#### SELECTED EXTRACT ####
EP by Agoraphobic Nosebleed
- Released: 2007
- Recorded: 2003
- Genre: Grindcore
- Label: Garden of Exile

Agoraphobic Nosebleed chronology
| Agoraphobic Nosebleed / Kill the Client (2007) | A Clockwork Sodom / Tentacles of Destruction (2007) | Domestic Powerviolence (2007) |

= A Clockwork Sodom =

A Clockwork Sodom / Tentacles of Destruction is an EP by grindcore band Agoraphobic Nosebleed. The music on this EP was recorded shortly after Altered States of America was completed, featuring the same line-up. The EP featured a more metal sound than previous efforts. The songs were meant to be a contrast to "the absurdity of Altered States of America", and so were all written to be longer than 2 minutes. The release was a one-time pressing, limited to 800 copies. The front cover was done by German artist Florian Bertmer.
#### DATASET ENTRIES ####
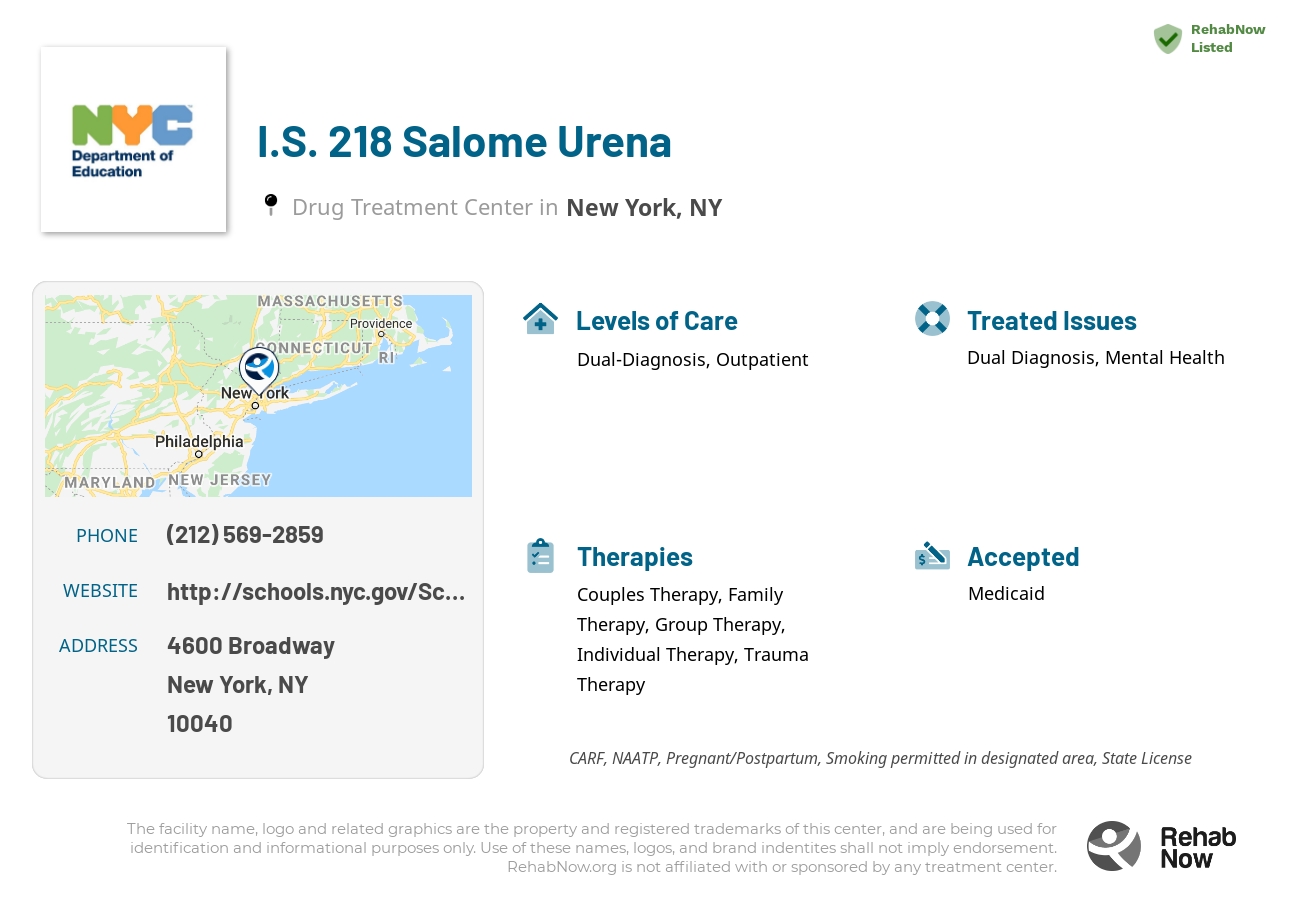 Helpful reference information for I.S. 218 Salome Urena, a drug treatment center in New York located at: 4600 Broadway, New York, NY 10040, including phone numbers, official website, and more. Listed briefly is an overview of Levels of Care, Therapies Offered, Issues Treated, and accepted forms of Payment Methods.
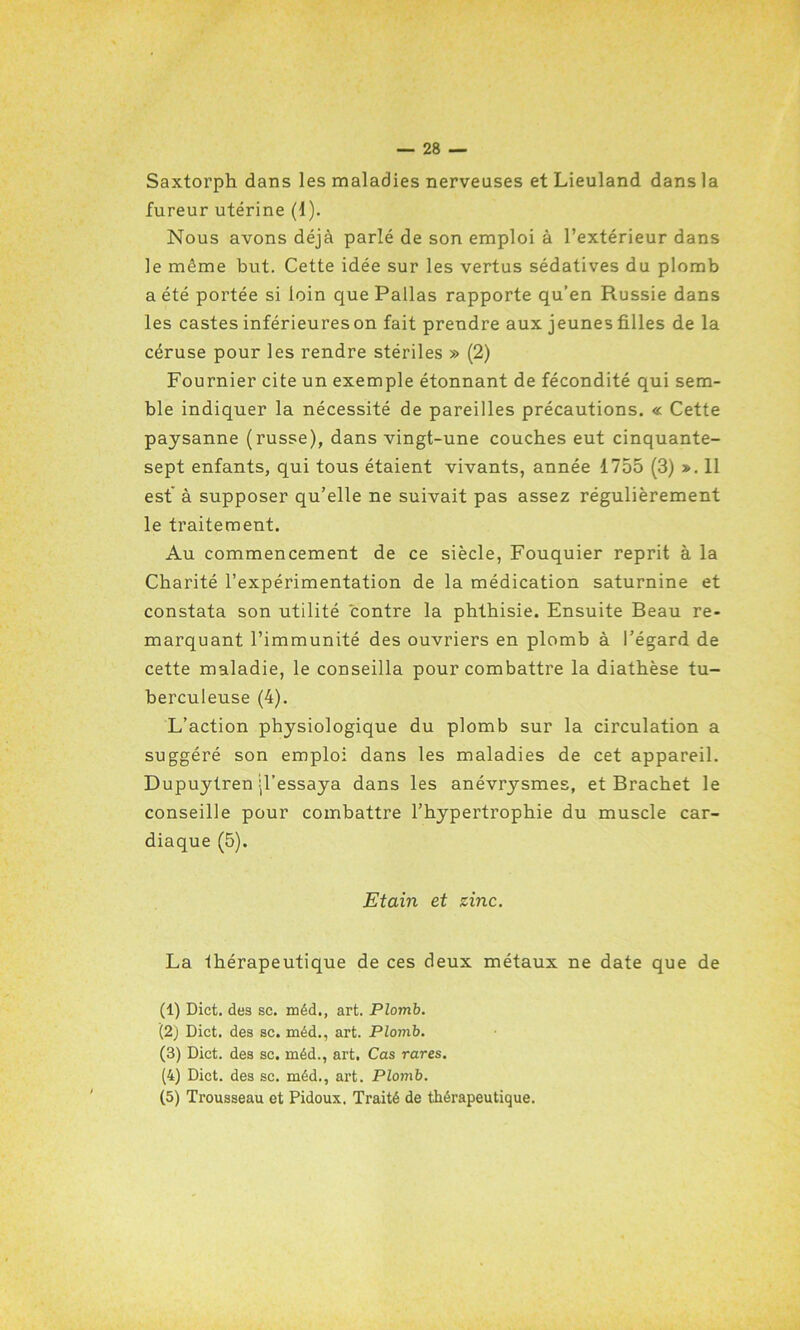 Saxtorph dans les maladies nerveuses et Lieuland dans la fureur utérine (1). Nous avons déjà parlé de son emploi à l’extérieur dans le même but. Cette idée sur les vertus sédatives du plomb a été portée si loin que Pallas rapporte qu’en Russie dans les castes inférieures on fait prendre aux jeunes filles de la céruse pour les rendre stériles » (2) Fournier cite un exemple étonnant de fécondité qui sem- ble indiquer la nécessité de pareilles précautions. « Cette paysanne (russe), dans vingt-une couches eut cinquante- sept enfants, qui tous étaient vivants, année 1755 (3) >. 11 est à supposer qu’elle ne suivait pas assez régulièrement le traitement. Au commencement de ce siècle, Fouquier reprit à la Charité l’expérimentation de la médication saturnine et constata son utilité contre la phthisie. Ensuite Beau re- marquant l’immunité des ouvriers en plomb à l’égard de cette maladie, le conseilla pour combattre la diathèse tu- berculeuse (4). L’action physiologique du plomb sur la circulation a suggéré son emploi dans les maladies de cet appareil. Dupuytren jl’essaya dans les anévrysmes, et Brachet le conseille pour combattre l’hypertrophie du muscle car- diaque (5). Etain et zinc. La thérapeutique de ces deux métaux ne date que de (1) Dict. des sc. méd., art. Plomb. (2) Dict. des sc. méd., art. Plomb. (3) Dict. des sc. méd., art. Cas rares. (4) Dict. des sc. méd., art. Plomb. (5) Trousseau et Pidoux. Traité de thérapeutique.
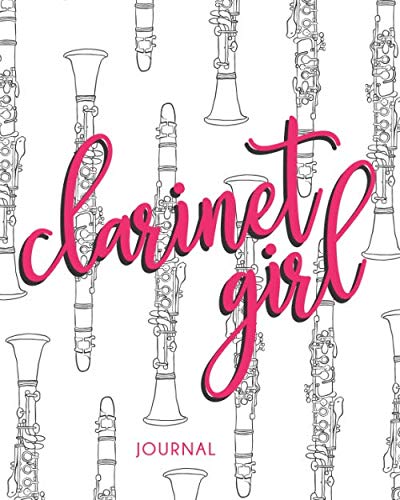 capítulo por capítulo baixar Clarinet Girl Journal: Clarinet Player Notebook 150 Lined Pages 8x10"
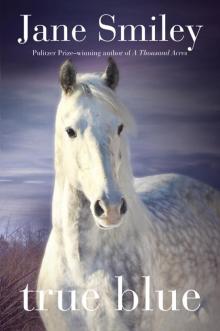 True Blue: Book Three of the Horses of Oak Valley Ranch True Blue: Book Three of the Horses of Oak Valley Ranch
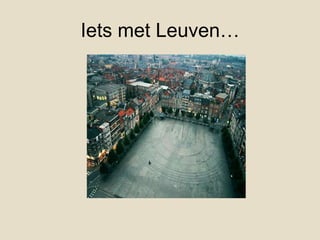 Iets met Leuven…
 
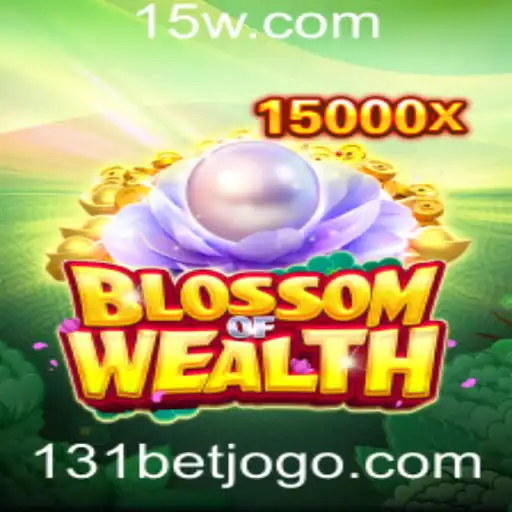BlossomofWealth: Descubra o Fascinante Mundo do Jogo e a Estratégia '131 Bet'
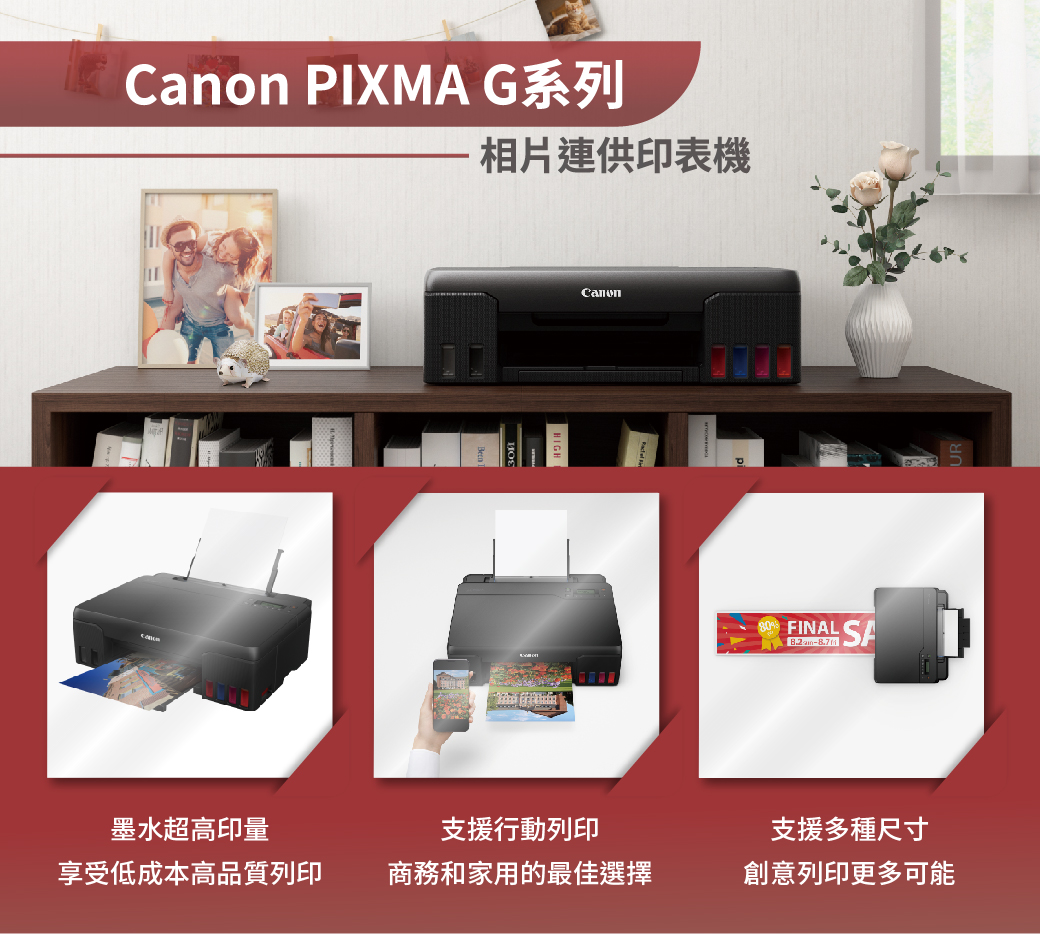 PIXMA G系列相片連供印表機CanonFINAL SA墨水超高印量享受低成本高品質列印支援行動列印支援多種尺寸商務和家用的最佳選擇創意列印更多可能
####
Check each statement against the text about A Clockwork Sodom, answering yes or no and quoting the words that settle it. 1. The EP was recorded with a different line-up from Altered States of America. 2. The release was limited to 800 copies. 3. The songs were all written to be shorter than 2 minutes. Rely only on the text about A Clockwork Sodom, not the listing.

SOLUTION TO THE EXERCISE:
1. No: "featuring the same line-up."
2. Yes: "limited to 800 copies."
3. No: "all written to be longer than 2 minutes."